With results showing spam loads falling as high as 80 percent without false positives, testing for Spamsquelcher.com has finished testing, according to developer and anti-spam activist group ePrivacyGroup.
SpamSquelcher operates on random samplings of incoming e-mail that can sometimes block legitimate e-mail, but ePrivacyGroup insists that the program lets all the e-mail through, even the spam. The trick, ePrivacyGroup said, is that SpamSquelcher slows down the bulk mail to the point where spammers catch on that their materials take hours and even days to process and go through, causing them to give up the connection and avoid the Internet service provider in question.
"In fact, most of the spam directed at a SpamSquelcher-protected network won't even leave the spammer's computer," according to ePrivacyGroup chief technology officer David Brussin.
Aristotle.net hosted the tests.

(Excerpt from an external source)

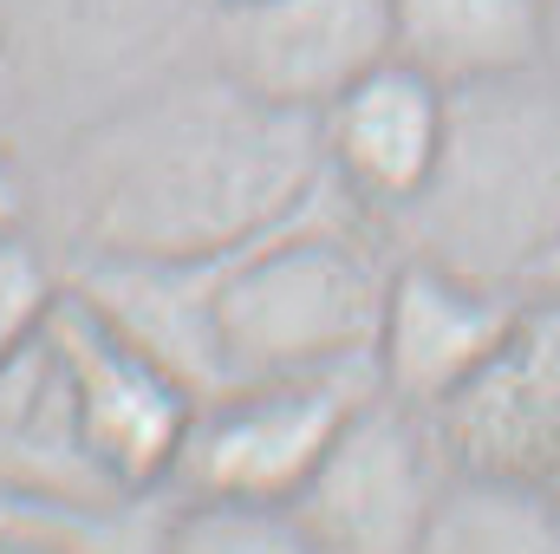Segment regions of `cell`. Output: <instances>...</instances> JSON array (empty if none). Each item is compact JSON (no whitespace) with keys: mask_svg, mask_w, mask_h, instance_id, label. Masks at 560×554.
<instances>
[{"mask_svg":"<svg viewBox=\"0 0 560 554\" xmlns=\"http://www.w3.org/2000/svg\"><path fill=\"white\" fill-rule=\"evenodd\" d=\"M522 313H528L522 287L463 275V268H443L423 255H392L385 313H378V339H372L378 392L436 417L515 339Z\"/></svg>","mask_w":560,"mask_h":554,"instance_id":"52a82bcc","label":"cell"},{"mask_svg":"<svg viewBox=\"0 0 560 554\" xmlns=\"http://www.w3.org/2000/svg\"><path fill=\"white\" fill-rule=\"evenodd\" d=\"M163 554H326L293 503L242 496H176L163 516Z\"/></svg>","mask_w":560,"mask_h":554,"instance_id":"5bb4252c","label":"cell"},{"mask_svg":"<svg viewBox=\"0 0 560 554\" xmlns=\"http://www.w3.org/2000/svg\"><path fill=\"white\" fill-rule=\"evenodd\" d=\"M392 53V0H242L215 13V66L275 99L319 112Z\"/></svg>","mask_w":560,"mask_h":554,"instance_id":"9c48e42d","label":"cell"},{"mask_svg":"<svg viewBox=\"0 0 560 554\" xmlns=\"http://www.w3.org/2000/svg\"><path fill=\"white\" fill-rule=\"evenodd\" d=\"M541 66L555 72V85H560V0H548V33H541Z\"/></svg>","mask_w":560,"mask_h":554,"instance_id":"ac0fdd59","label":"cell"},{"mask_svg":"<svg viewBox=\"0 0 560 554\" xmlns=\"http://www.w3.org/2000/svg\"><path fill=\"white\" fill-rule=\"evenodd\" d=\"M548 0H392V53L436 85H476L541 66Z\"/></svg>","mask_w":560,"mask_h":554,"instance_id":"7c38bea8","label":"cell"},{"mask_svg":"<svg viewBox=\"0 0 560 554\" xmlns=\"http://www.w3.org/2000/svg\"><path fill=\"white\" fill-rule=\"evenodd\" d=\"M528 300H560V235L548 242V255H541L535 275H528Z\"/></svg>","mask_w":560,"mask_h":554,"instance_id":"e0dca14e","label":"cell"},{"mask_svg":"<svg viewBox=\"0 0 560 554\" xmlns=\"http://www.w3.org/2000/svg\"><path fill=\"white\" fill-rule=\"evenodd\" d=\"M20 216H26V189H20L13 163L0 157V235H13V229H20Z\"/></svg>","mask_w":560,"mask_h":554,"instance_id":"2e32d148","label":"cell"},{"mask_svg":"<svg viewBox=\"0 0 560 554\" xmlns=\"http://www.w3.org/2000/svg\"><path fill=\"white\" fill-rule=\"evenodd\" d=\"M0 489L79 496V503H118L125 496L92 463L46 339L33 353H20L13 366H0Z\"/></svg>","mask_w":560,"mask_h":554,"instance_id":"8fae6325","label":"cell"},{"mask_svg":"<svg viewBox=\"0 0 560 554\" xmlns=\"http://www.w3.org/2000/svg\"><path fill=\"white\" fill-rule=\"evenodd\" d=\"M430 424L450 470H489L560 496V300H528L515 339Z\"/></svg>","mask_w":560,"mask_h":554,"instance_id":"ba28073f","label":"cell"},{"mask_svg":"<svg viewBox=\"0 0 560 554\" xmlns=\"http://www.w3.org/2000/svg\"><path fill=\"white\" fill-rule=\"evenodd\" d=\"M443 476L450 457L430 412L372 392L346 417L319 470L300 483L293 516L313 529L326 554H418Z\"/></svg>","mask_w":560,"mask_h":554,"instance_id":"8992f818","label":"cell"},{"mask_svg":"<svg viewBox=\"0 0 560 554\" xmlns=\"http://www.w3.org/2000/svg\"><path fill=\"white\" fill-rule=\"evenodd\" d=\"M222 7H242V0H209V13H222Z\"/></svg>","mask_w":560,"mask_h":554,"instance_id":"d6986e66","label":"cell"},{"mask_svg":"<svg viewBox=\"0 0 560 554\" xmlns=\"http://www.w3.org/2000/svg\"><path fill=\"white\" fill-rule=\"evenodd\" d=\"M332 189L319 112L275 105L222 66L112 112L72 157L92 255H229Z\"/></svg>","mask_w":560,"mask_h":554,"instance_id":"6da1fadb","label":"cell"},{"mask_svg":"<svg viewBox=\"0 0 560 554\" xmlns=\"http://www.w3.org/2000/svg\"><path fill=\"white\" fill-rule=\"evenodd\" d=\"M418 554H560V496L489 470H450Z\"/></svg>","mask_w":560,"mask_h":554,"instance_id":"4fadbf2b","label":"cell"},{"mask_svg":"<svg viewBox=\"0 0 560 554\" xmlns=\"http://www.w3.org/2000/svg\"><path fill=\"white\" fill-rule=\"evenodd\" d=\"M378 392L372 366L346 372H287L242 379L209 399L183 430L170 489L176 496H242V503H293L300 483L319 470L346 417Z\"/></svg>","mask_w":560,"mask_h":554,"instance_id":"277c9868","label":"cell"},{"mask_svg":"<svg viewBox=\"0 0 560 554\" xmlns=\"http://www.w3.org/2000/svg\"><path fill=\"white\" fill-rule=\"evenodd\" d=\"M59 280L52 268L20 242V235H0V366H13L20 353H33L46 339V320L59 307Z\"/></svg>","mask_w":560,"mask_h":554,"instance_id":"9a60e30c","label":"cell"},{"mask_svg":"<svg viewBox=\"0 0 560 554\" xmlns=\"http://www.w3.org/2000/svg\"><path fill=\"white\" fill-rule=\"evenodd\" d=\"M405 255L522 287L560 235V85L548 66L450 92V131L418 196L385 222Z\"/></svg>","mask_w":560,"mask_h":554,"instance_id":"7a4b0ae2","label":"cell"},{"mask_svg":"<svg viewBox=\"0 0 560 554\" xmlns=\"http://www.w3.org/2000/svg\"><path fill=\"white\" fill-rule=\"evenodd\" d=\"M443 131H450V85H436L423 66L398 53H385L339 99L319 105V143L332 183L378 222H392L430 183Z\"/></svg>","mask_w":560,"mask_h":554,"instance_id":"30bf717a","label":"cell"},{"mask_svg":"<svg viewBox=\"0 0 560 554\" xmlns=\"http://www.w3.org/2000/svg\"><path fill=\"white\" fill-rule=\"evenodd\" d=\"M46 346L59 359L66 399L79 417V437L92 450V463L125 489V496H150L170 483L183 430L196 417V392L150 359L138 339H125L85 293H59L52 320H46Z\"/></svg>","mask_w":560,"mask_h":554,"instance_id":"5b68a950","label":"cell"},{"mask_svg":"<svg viewBox=\"0 0 560 554\" xmlns=\"http://www.w3.org/2000/svg\"><path fill=\"white\" fill-rule=\"evenodd\" d=\"M352 216L365 209L346 189H332L319 209L222 255L215 346L229 385L372 366L392 262L365 242Z\"/></svg>","mask_w":560,"mask_h":554,"instance_id":"3957f363","label":"cell"}]
</instances>
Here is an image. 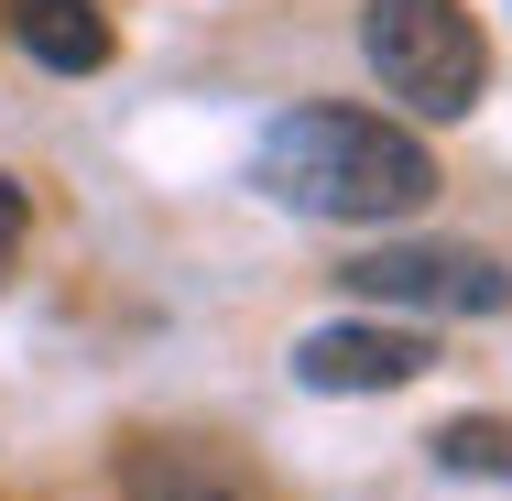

Its director of Internet service provider services, Carl Shivers, said bandwidth and CPU untilization in their filtering servers dropped immediately by 80 percent when Aristotle installed SpamSquelcher. "That's the first time ever that our spam load has gone down," Shivers said in a June 17 announcement. "SpamSquelcher really gives you control over what is happening so spammers can't come in and steal all your bandwidth and overload your servers."
"For the first time, networks can reduce spam load and achieve a dramatic reduction of email resources," said ePrivacyGroup president Vincent Schiavone in the announcement.
"Until today, the most effective way to stop spam was to throw expensive resources at it: staff, servers, bandwidth, blacklisting and filtering," Schiavone conitnued. "These crude methods require blocking off whole sections of the Internet, accepting tons of spam then filtering it, and unacceptable false positive rates."
Aristotle agreed a month ago to be the testing host for SpamSquelcher, and Shivers told reporters the results were astonishing to him. "I had three filtering servers and we were still getting killed," before putting the program in, he said, adding he was usually liable to spend about two-thirds of his own working hours just handling spam, and that spammers were consuming "whatever bandwidth I could provide."